State picks consultant on toll road

The Arkansas Highway Commission on Wednesday picked a Texas consultant to study the feasibility of building the North Belt Freeway in north Pulaski County as a toll road to help defray its projected $500 million cost.

The study is expected to take a year to complete. The Arkansas Highway and Transportation Department and Metroplan, the central Arkansas long-range transportation planning agency, are splitting the cost of the study, which can be no more than $500,000.

For a time last year, the long-planned freeway connecting U.S. 67/167 south of Jacksonville to the Interstate 40/Interstate 430 interchange had been in doubt as state and local transportation officialswere unable to agree on a timetable to fund the longsought project. It has been on the region’s long-range plans since 1947.

The five-member commission voted unanimouslyto accept the agency recommendation to use Atkins North America of Austin, Texas, to conduct the study. Department staff members recommended the firm over two others considered, Jacobs Engineering Group of Little Rock and Garver LLC of North Little Rock.

Negotiations on a contract with Atkins could take up to two months, said Randy Ort, a department spokesman.

“After the negotiations, we’ll know the timing, the scope of the work and how much,” he said.

This isn’t the first time the commission has looked at tolls to help build the North Belt Freeway. A 2001 toll study that looked at eight major corridor projects and 17 segments of proposed projects found only the North Belt would generate enough revenue to build the route and maintain it.

But Scott Bennett, the agency director, said that study is too dated to use now.
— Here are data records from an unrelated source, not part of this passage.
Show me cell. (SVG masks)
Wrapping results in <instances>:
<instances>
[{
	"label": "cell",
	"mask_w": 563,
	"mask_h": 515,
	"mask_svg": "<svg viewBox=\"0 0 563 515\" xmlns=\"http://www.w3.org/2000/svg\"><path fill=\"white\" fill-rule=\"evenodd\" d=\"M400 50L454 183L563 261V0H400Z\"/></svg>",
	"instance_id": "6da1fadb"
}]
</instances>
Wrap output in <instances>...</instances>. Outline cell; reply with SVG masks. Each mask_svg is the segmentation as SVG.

He noted that since the 2001, parts of U.S. 67/167 and Interstate 40 have been widened.

“The traffic demand at North Belt is a lot different than it was before,” Bennett said. “In a lot of ways, it will be like starting over.”

Also Wednesday, the commission selected a consultant to design frontage roads on a section of future Interstate 555 in northeast Arkansas. The 49 miles of what is now U.S. 63 is built to interstate standards but a 5-mile section between Payneway and Marked Tree in Poinsett County that crosses the St.Francis Sunken Lands Wildlife Management Area remains an impediment to the route’s designation as I-555. That is because farmers must use it as a crossing over the wildlife-management area, which is part of a flood way. Farm vehicles aren’t allowed on interstates.
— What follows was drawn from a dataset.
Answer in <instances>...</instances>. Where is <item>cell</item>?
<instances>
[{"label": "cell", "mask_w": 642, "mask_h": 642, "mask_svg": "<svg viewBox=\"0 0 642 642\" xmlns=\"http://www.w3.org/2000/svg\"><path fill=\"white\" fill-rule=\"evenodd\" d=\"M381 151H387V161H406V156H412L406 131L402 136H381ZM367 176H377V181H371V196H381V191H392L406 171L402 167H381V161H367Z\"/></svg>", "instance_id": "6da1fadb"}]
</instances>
Michael Baker Jr. Inc. of Little Rock was the consultingfirm with whom the department recommended negotiating to design the frontage roads. The department has $3 million available from a federal earmark to pay for the study.

The commission also approved a set of guidelines for the department to use to deal with small water districts that can’t afford to move their lines out of the way of significant road-construction projects.

The department has identified five such projects totaling $1.8 million that are now being held up because small water utilities don’t have the money to move lines placed in the highway right of way years ago. State law allows utilities to use highway rights of way, but it also requires that they pay to move their lines when the department needs the right of way.

The affected projects include widening a section of U.S. 65 near Bee Branch in Van Buren County, widening a section of U.S. 63 near Mammoth Spring in Fulton County and three widening projects on U.S. 167 in Union and Calhoun counties.

State highway officials are concerned that similar issues could affect work under the $1.8 billion road-construction program voters approved in November. The program, financed in part by a 10-year, 0.5 percent increase in the statewide sales tax, focuses on widening major highways that fit into the Arkansas Highway Commission’s four-lane grid system meant to connect major cities to interstates.

Until now, the department has looked over the utility’s finances to confirm they are unable to pay and has tried with no success to enlist other nearby entities to help with the cost of the relocation.

Under the new guidelines, the department can, on a “caseby-case basis,” pick up the cost on major projects and ask cities and counties to accept responsibility and maintenance for some low-use state highways in their area.